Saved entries
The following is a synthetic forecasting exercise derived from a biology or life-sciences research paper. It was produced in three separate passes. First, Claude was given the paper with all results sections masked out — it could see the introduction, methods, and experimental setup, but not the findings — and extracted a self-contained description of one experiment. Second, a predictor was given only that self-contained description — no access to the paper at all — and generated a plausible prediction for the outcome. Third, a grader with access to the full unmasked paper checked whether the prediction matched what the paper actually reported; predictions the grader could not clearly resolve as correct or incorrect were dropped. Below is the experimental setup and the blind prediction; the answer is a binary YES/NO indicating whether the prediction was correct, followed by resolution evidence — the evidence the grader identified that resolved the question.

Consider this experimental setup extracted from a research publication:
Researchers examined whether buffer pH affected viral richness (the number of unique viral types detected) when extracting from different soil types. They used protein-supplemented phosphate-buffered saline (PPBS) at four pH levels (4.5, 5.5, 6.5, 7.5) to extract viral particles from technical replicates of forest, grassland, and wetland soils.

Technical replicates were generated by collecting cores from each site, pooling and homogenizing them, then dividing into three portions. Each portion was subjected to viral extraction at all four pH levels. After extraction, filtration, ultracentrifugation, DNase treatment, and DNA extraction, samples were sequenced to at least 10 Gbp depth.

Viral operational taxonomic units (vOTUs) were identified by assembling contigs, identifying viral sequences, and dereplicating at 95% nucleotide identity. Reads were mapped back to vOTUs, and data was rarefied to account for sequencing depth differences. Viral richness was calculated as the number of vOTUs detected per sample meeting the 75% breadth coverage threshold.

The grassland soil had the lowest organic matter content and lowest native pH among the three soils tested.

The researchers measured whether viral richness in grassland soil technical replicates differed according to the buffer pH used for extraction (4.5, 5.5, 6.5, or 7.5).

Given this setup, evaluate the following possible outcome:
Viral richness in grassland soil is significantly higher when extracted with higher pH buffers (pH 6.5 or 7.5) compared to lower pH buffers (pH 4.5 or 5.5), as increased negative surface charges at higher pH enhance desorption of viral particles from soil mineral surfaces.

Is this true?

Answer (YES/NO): NO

§ Task prompt
Where a line in the entries holds "soils", copy that line.

§ Solved exercise
Researchers examined whether buffer pH affected viral richness (the number of unique viral types detected) when extracting from different soil types. They used protein-supplemented phosphate-buffered saline (PPBS) at four pH levels (4.5, 5.5, 6.5, 7.5) to extract viral particles from technical replicates of forest, grassland, and wetland soils.
The grassland soil had the lowest organic matter content and lowest native pH among the three soils tested.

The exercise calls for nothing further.